Let's test it out. I'll do a search on the word biking:
query = "biking"
results = search(query, top_n=5)
display_results(
query_text=query,
results_df=results,
title="Top 5 results",
)
The first message is "I went biking" in Farsi, and the third one is a really old Persian website about biking by Jadi that I found on Twitter. The word "Bikezen" makes me think about how words are turned into tokens in semantic search.
Trying find_similar_to_message on a random entry, I came across the gym sessions, and noticed how numbers close to each other are grouped as having similar meaning. Just an interesting observation:
Now that we've done the embedding, I'd like to project the vectors down to 3D and scatter them. I'm using UMAP, which reduces my 384-D embeddings to 3D while preserving meaningful structure. I've made it interactive with Plotly so I can rotate, zoom, and hover. You can find the code for this in the last cell of the embeddings.ipynb file.
Here comes the pretty map of a mind. For now, the colors show the date each message was posted. Each message shows up as a label when you hover over its dot. Pretty amazing how the points that end up next to each other really are similar in meaning. You might be wondering: what is that circular cluster in the top right corner of the map? Let's zoom and see.
Each of these dots is one gym session. Isn't that fascinating? The messages just outside the circle are there because they include a little note about the gym session on the line after. I'd really like to know if it would make a perfect circle if those notes weren't there.
The dots forming a line in the upper right corner are three other habits I started, but they aren't as frequent as the gym sessions, so that's why they show up like that. I'd like to see what shape they'd form if I keep them up.
We're done with the embeddings. Let's go to our next stop, clustering.
Clustering
In this phase, we want to turn the visual blobs into named topics. We do this in two steps:
- Clustering: assign each message a cluster ID, see how many natural groups exist.
- Naming + recoloring: pull representative words from each cluster, then repaint the 3D plot by cluster.
For step 1, I'm using K-means clustering with k=15. K-means is a classic algorithm: you tell it how many groups you want, and it works out the best way to split your data into that many groups by minimizing the distance between each message and its cluster's center. Every message ends up with a label from 0 to 14, no noise category, every message belongs somewhere. Why 15? I tried a few values and 15 felt right.

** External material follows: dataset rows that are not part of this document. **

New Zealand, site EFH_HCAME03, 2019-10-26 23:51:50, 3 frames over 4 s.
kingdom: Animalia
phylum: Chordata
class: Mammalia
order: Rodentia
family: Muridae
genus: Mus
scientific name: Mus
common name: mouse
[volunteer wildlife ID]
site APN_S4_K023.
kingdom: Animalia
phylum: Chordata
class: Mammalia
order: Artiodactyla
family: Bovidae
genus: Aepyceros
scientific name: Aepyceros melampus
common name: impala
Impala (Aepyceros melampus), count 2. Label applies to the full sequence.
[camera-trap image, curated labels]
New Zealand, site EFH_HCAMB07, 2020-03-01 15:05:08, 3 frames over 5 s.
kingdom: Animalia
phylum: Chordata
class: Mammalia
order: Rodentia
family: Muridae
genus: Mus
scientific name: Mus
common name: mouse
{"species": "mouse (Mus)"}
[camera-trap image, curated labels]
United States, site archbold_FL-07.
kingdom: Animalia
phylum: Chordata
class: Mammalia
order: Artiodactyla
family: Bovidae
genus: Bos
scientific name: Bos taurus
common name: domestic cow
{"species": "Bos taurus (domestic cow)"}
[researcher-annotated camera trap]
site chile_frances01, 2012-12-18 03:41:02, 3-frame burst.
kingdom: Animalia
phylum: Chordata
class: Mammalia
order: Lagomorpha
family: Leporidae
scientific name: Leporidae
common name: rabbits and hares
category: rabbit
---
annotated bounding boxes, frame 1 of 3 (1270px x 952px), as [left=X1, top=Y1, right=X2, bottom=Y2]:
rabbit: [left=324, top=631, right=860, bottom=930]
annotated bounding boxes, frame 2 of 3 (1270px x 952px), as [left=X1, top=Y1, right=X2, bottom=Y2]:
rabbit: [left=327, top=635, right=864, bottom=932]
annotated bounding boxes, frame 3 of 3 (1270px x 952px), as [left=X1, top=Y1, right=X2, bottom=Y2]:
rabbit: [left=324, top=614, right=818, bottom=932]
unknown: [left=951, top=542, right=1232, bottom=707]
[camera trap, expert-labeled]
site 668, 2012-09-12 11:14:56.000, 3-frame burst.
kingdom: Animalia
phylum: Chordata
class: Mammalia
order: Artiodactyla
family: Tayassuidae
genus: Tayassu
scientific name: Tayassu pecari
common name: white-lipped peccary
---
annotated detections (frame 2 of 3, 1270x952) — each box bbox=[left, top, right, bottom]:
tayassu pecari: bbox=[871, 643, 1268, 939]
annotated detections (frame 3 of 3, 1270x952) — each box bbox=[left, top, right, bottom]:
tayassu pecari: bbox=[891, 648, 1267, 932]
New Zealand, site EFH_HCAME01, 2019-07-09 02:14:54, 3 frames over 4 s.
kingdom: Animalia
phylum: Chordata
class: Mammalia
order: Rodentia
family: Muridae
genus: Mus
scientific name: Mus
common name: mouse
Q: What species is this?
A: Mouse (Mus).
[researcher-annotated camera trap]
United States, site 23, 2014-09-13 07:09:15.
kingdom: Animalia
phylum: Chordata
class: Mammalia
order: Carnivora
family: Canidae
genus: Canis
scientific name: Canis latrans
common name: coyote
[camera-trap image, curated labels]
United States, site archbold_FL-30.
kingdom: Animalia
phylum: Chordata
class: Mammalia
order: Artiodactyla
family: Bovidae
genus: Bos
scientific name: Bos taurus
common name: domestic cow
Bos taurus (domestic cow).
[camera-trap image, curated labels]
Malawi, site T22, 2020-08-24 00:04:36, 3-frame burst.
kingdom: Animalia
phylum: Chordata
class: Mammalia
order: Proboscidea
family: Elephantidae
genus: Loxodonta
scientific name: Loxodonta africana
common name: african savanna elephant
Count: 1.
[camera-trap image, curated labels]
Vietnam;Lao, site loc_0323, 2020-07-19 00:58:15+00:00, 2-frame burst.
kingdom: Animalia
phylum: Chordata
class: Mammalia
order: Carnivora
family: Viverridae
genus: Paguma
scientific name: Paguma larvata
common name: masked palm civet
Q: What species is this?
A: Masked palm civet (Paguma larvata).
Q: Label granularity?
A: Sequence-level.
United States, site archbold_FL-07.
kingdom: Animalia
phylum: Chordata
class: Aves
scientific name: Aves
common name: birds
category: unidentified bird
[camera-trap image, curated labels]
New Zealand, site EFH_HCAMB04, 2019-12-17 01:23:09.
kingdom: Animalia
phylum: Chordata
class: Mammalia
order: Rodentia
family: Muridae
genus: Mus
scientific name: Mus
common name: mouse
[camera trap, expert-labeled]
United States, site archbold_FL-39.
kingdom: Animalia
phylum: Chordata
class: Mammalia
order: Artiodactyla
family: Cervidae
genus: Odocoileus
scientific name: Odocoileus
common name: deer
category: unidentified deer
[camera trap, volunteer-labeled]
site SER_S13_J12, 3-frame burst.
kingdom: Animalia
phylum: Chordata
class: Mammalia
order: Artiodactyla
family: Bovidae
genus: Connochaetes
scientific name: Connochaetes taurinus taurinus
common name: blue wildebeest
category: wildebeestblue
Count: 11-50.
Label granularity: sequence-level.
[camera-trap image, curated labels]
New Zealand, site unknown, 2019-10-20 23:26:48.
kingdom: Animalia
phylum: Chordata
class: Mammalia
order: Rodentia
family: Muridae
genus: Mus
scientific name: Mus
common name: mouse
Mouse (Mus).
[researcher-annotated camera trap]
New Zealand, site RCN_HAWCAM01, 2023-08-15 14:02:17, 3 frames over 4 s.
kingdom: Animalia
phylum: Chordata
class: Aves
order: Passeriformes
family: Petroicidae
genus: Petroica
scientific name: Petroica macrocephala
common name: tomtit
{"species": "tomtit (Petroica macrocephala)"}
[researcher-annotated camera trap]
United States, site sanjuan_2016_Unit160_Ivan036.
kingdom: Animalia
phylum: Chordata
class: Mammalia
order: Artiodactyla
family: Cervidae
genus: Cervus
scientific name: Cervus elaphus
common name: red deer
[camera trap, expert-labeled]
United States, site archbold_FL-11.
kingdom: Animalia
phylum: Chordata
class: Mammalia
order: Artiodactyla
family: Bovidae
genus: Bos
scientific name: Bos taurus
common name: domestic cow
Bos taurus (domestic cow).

For the next step, I used c-TF-IDF (class-based TF-IDF). Regular TF-IDF would hand me the most common words in each cluster, but those tend to be everyday vocabulary that shows up everywhere. c-TF-IDF asks a more useful question: what words are distinctive to this cluster compared to all the others? That's what gives the clusters their personality.
When I repaint the 3D plot by cluster instead of by date, the structure of my journal becomes legible in a new way. I can see the regions of my own writing.
Looking Back
What this project really gave me isn't a fancy NLP pipeline; it's a way to read myself from a distance. I can now ask the journal a question and have it pull back everything I've ever written that sounds like the same feeling, even if it's in a different language.
There's a lot more I want to do with this. I'd like to see the line-shaped clusters from the newer habits become rings. I want to build a small interface so I'm not opening a notebook every time I want to search. And maybe most of all, I want to come back to this in a year and see how the shape of the map has changed.
But for now, this is what I have: four years of thoughts turned into geometry. The quote I started with feels even more true after building this. And most importantly, when you can see four years of yourself as a single object, it's easier to be kinder to the version of you writing today.